El padre Aristo sonrió y le dio un golpecito en el brazo.
– Por supuesto. El conde d'Aspi era un buen amigo nuestro. Utilizaba el calendario armenio, que empieza en el año 552 de su calendario gregoriano. -Asintió con la cabeza-. Hay mucho que explicar sobre el calendario armenio, pero ustedes tienen otro. -Sus ojos centellearon detrás de las gafas-. Para usted sería 1816.
Yashim pasó las páginas. Cada sura estaba brillantemente ilustrada, según una tradición que se remontaba al siglo XII, con un follaje estilizado, atiborrado de animales y pájaros. No había ninguna firma del calígrafo. Yashim no esperaba encontrarla.
La obra misma ya constituía una firma; llevaba el sello del hombre que, sin ayuda alguna, había trabajado para crear ese hermoso libro. Debía de haberle llevado meses, si no años. El calígrafo era Metin Yamaluk.
Las guardas del libro eran muy hermosas y estaban hechas muy cuidadosamente. Yashim se detuvo en ellas, frunciendo el ceño.

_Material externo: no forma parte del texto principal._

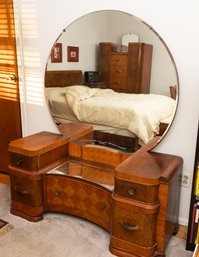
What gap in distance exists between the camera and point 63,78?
2395 mm

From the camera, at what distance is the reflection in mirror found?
2010 mm

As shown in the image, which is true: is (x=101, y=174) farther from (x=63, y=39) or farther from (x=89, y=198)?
(x=63, y=39)

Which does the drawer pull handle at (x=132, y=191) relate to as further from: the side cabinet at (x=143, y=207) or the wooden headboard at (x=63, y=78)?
the wooden headboard at (x=63, y=78)

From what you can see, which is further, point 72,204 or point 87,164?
point 87,164

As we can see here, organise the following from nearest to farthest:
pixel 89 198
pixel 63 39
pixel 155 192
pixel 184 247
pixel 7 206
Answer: pixel 155 192
pixel 184 247
pixel 89 198
pixel 63 39
pixel 7 206

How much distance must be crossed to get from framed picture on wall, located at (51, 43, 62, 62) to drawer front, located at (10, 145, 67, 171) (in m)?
0.76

Mostraban un cuadrado, entre las esquinas y el punto medio de cada línea del cuadrado discurría un nudo sin fin de líneas entrecruzadas, que formaba una estrella de ocho puntas.
Palieski señaló el diagrama.
– He visto uno igual. Está en el suelo del salón de la contessa, me parece.
– ¿De veras? -murmuró Yashim. Él lo había visto, también, unas semanas atrás, en el estudio de Yamaluk, en Uskudar.
El Diagrama del Arenero.
El Corán de Yamaluk había sido encargado por el conde d'Aspi. Y el propio Yamaluk había ido a ver al nuevo sultán, para ofrecérselo.
– ¡La imprenta! -dijo el padre Aristo con un suspiro, e hizo un gesto hacia las estanterías-. Me pregunto, caballeros, ¿cómo habría considerado Dante a los impresores? ¿Benefactores… o criminales? No sabría decirlo.
– Yo conocía al hombre que hizo este Corán -dijo Yashim.
Permanecieron juntos un momento contemplando, a la luz de la vela, las iluminadas páginas.
– Gracias, padre Aristo -dijo Yashim-. Me ha mostrado usted exactamente lo que necesitaba ver.
El viejo asintió con la cabeza y se frotó las gafas con una punta de la sotana.
Se marcharon con la bendición del anciano monje.
La góndola los estaba esperando en el malecón. Palieski y Yashim se subieron a la embarcación. Ya en la pequeña cabina, Yashim se inclinó hacia delante con una expresión de triunfo.
– Me gustaría conocer a tu amiga, la contessa d'Aspi d'Istria.
Palieski se encogió de hombros.
– Quizás. -Hizo una pausa-. Yo traté de verla también. Por dos veces. No, tres. No recibe visitas desde el asesinato de Barbieri.
Yashim se quedó en silencio unos momentos. El agua borboteaba suavemente contra el casco de la góndola mientras ésta se deslizaba de regreso a Venecia.
– Creo que ya sé dónde podríamos hallar el cuadro, Palieski -dijo Yashim-. Si no llegamos demasiado tarde.